#### [Your instructions]
Set out every line of the listing below as a JSON list of strings, one string per line, skipping blank lines. Leave the picture out of your answer.

#### [Material provided]
begin

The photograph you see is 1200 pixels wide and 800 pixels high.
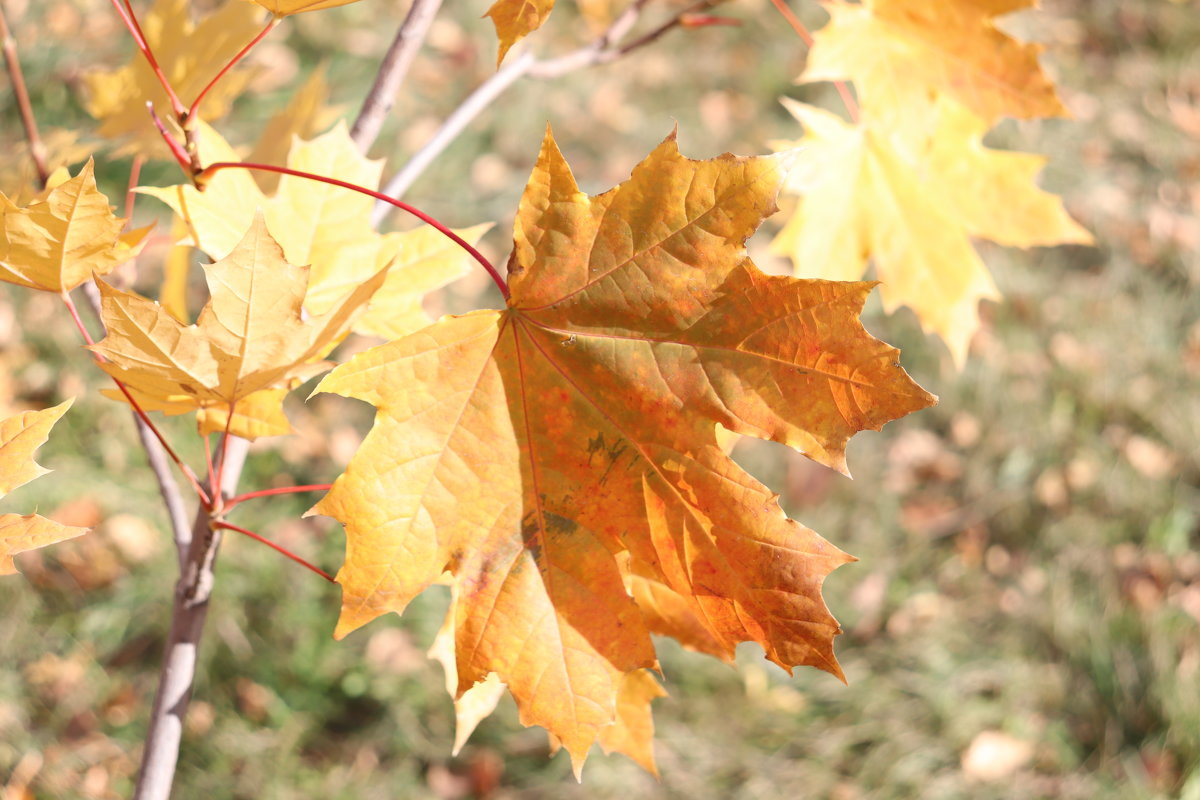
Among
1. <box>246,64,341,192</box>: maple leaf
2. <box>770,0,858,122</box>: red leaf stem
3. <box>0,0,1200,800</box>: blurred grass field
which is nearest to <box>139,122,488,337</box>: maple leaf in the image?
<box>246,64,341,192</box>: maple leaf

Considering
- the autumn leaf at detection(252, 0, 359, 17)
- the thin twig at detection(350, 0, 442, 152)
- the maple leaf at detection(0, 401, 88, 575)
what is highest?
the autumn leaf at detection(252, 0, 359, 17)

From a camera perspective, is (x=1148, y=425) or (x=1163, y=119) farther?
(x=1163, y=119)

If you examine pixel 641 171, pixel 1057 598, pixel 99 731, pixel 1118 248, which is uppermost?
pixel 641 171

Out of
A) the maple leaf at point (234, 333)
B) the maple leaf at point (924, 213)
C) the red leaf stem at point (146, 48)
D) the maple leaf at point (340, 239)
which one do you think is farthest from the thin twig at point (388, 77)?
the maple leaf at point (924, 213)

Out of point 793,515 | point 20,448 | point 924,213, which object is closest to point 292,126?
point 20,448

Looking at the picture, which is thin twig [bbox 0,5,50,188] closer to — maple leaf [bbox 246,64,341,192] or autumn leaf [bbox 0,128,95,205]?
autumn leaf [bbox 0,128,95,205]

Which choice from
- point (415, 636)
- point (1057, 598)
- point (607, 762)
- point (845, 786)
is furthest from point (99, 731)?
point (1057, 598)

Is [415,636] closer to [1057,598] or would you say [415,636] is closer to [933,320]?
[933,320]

end

#### [Answer in full]
[
  "The photograph you see is 1200 pixels wide and 800 pixels high.",
  "Among",
  "1. <box>246,64,341,192</box>: maple leaf",
  "2. <box>770,0,858,122</box>: red leaf stem",
  "3. <box>0,0,1200,800</box>: blurred grass field",
  "which is nearest to <box>139,122,488,337</box>: maple leaf in the image?",
  "<box>246,64,341,192</box>: maple leaf",
  "Considering",
  "- the autumn leaf at detection(252, 0, 359, 17)",
  "- the thin twig at detection(350, 0, 442, 152)",
  "- the maple leaf at detection(0, 401, 88, 575)",
  "what is highest?",
  "the autumn leaf at detection(252, 0, 359, 17)",
  "From a camera perspective, is (x=1148, y=425) or (x=1163, y=119) farther?",
  "(x=1163, y=119)",
  "If you examine pixel 641 171, pixel 1057 598, pixel 99 731, pixel 1118 248, which is uppermost?",
  "pixel 641 171",
  "Out of",
  "A) the maple leaf at point (234, 333)",
  "B) the maple leaf at point (924, 213)",
  "C) the red leaf stem at point (146, 48)",
  "D) the maple leaf at point (340, 239)",
  "which one do you think is farthest from the thin twig at point (388, 77)?",
  "the maple leaf at point (924, 213)",
  "Out of point 793,515 | point 20,448 | point 924,213, which object is closest to point 292,126?",
  "point 20,448",
  "Looking at the picture, which is thin twig [bbox 0,5,50,188] closer to — maple leaf [bbox 246,64,341,192] or autumn leaf [bbox 0,128,95,205]?",
  "autumn leaf [bbox 0,128,95,205]",
  "Which choice from",
  "- point (415, 636)",
  "- point (1057, 598)",
  "- point (607, 762)",
  "- point (845, 786)",
  "is furthest from point (99, 731)?",
  "point (1057, 598)",
  "Is [415,636] closer to [1057,598] or would you say [415,636] is closer to [933,320]?",
  "[933,320]"
]